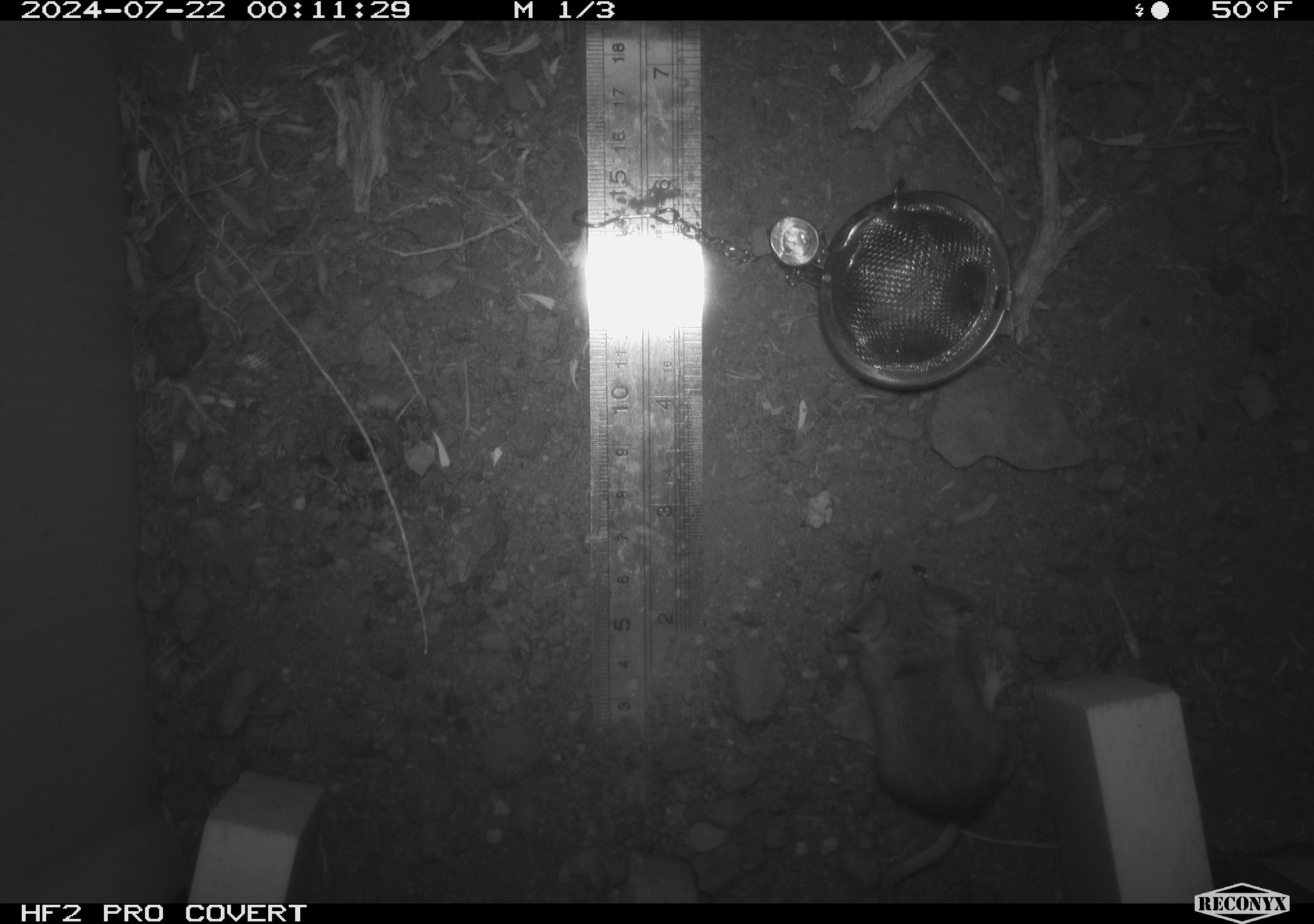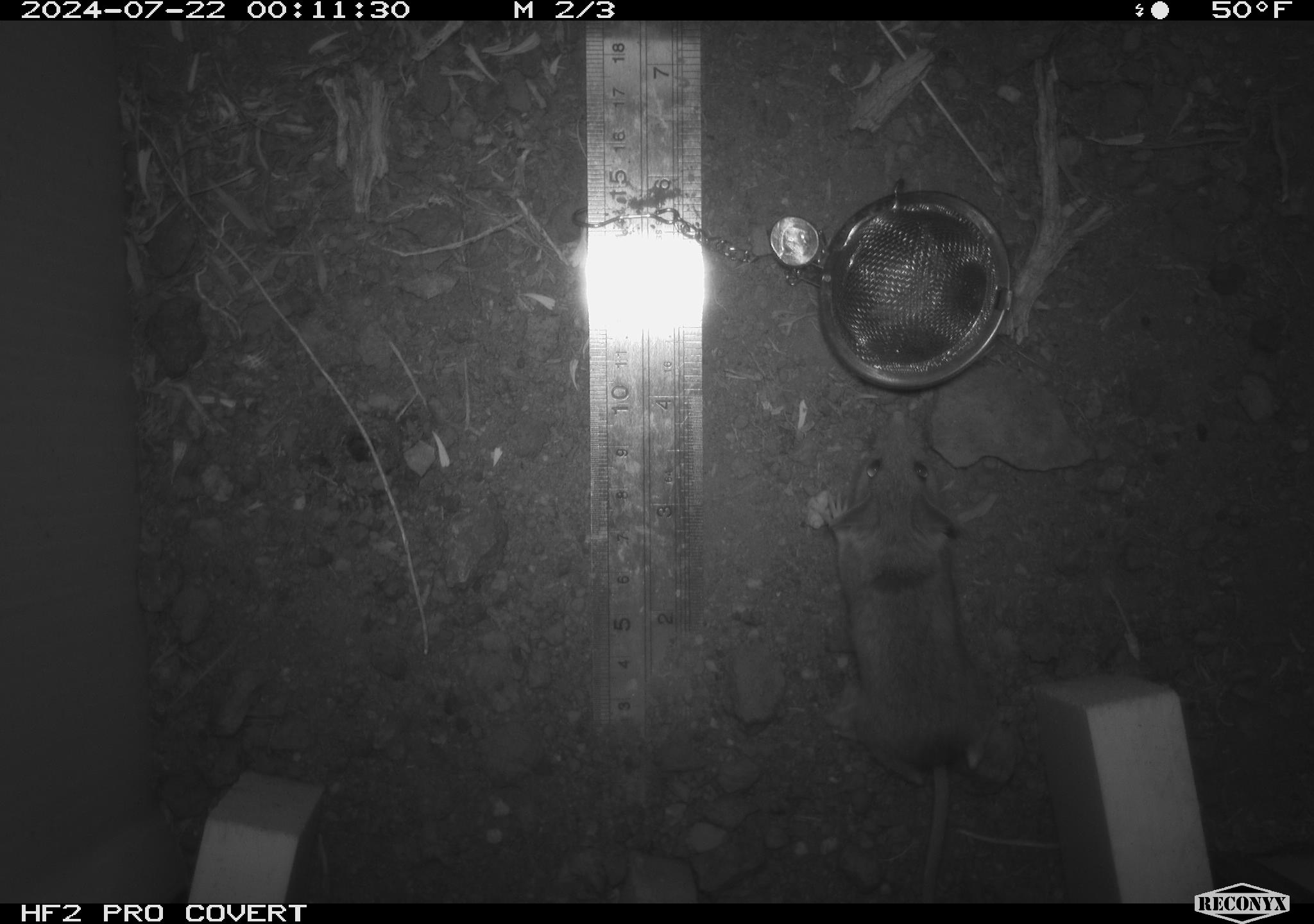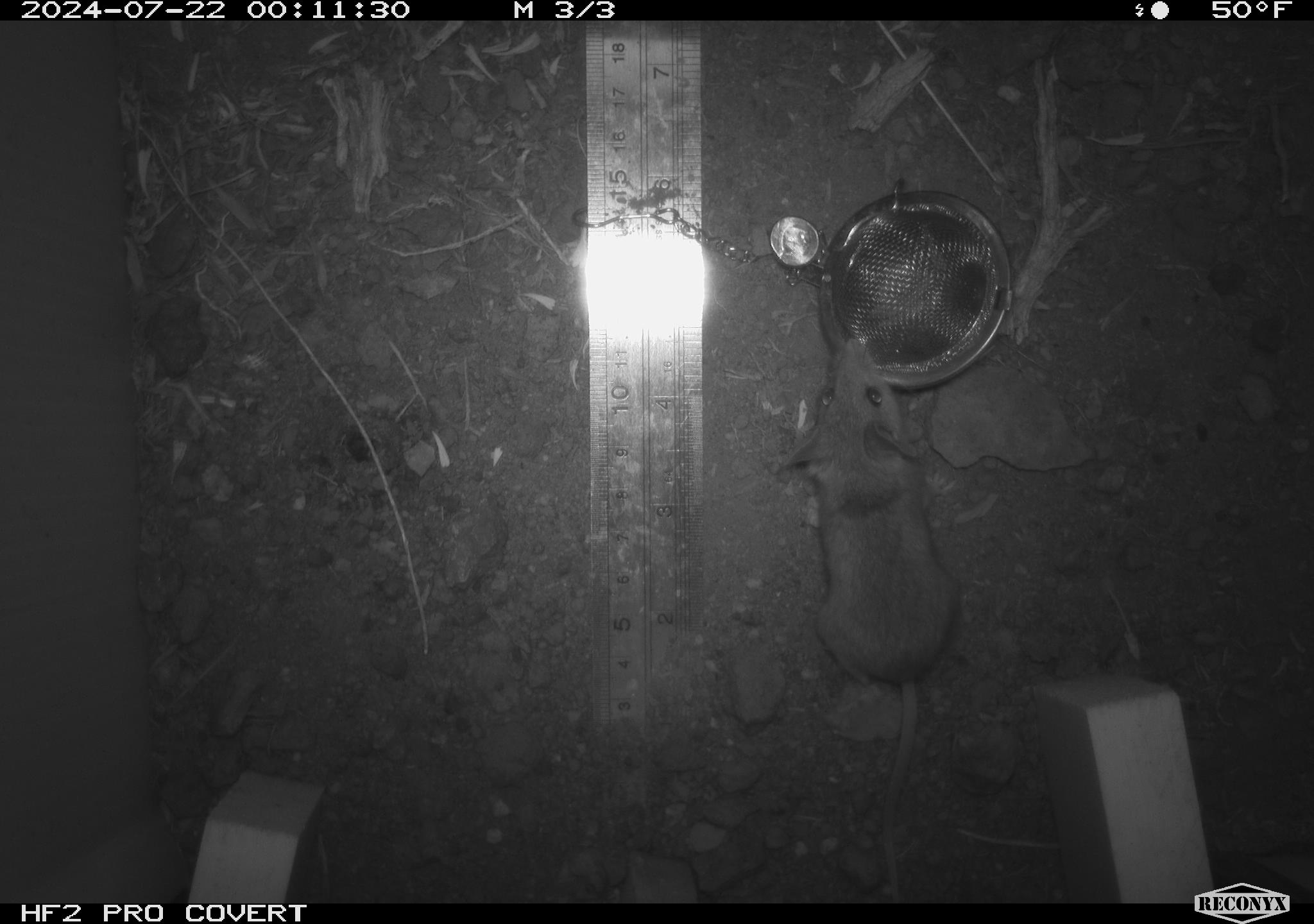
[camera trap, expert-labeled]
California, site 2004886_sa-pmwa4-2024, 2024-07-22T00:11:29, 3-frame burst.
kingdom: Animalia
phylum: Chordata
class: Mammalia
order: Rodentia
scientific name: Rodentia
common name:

WORK TO COMPLETE:
Leave the pictures out and print the records above exactly as they stand.

EXERCISE SOLUTION:
[camera trap, expert-labeled]
California, site 2004886_sa-pmwa4-2024, 2024-07-22T00:11:29, 3-frame burst.
kingdom: Animalia
phylum: Chordata
class: Mammalia
order: Rodentia
scientific name: Rodentia
common name:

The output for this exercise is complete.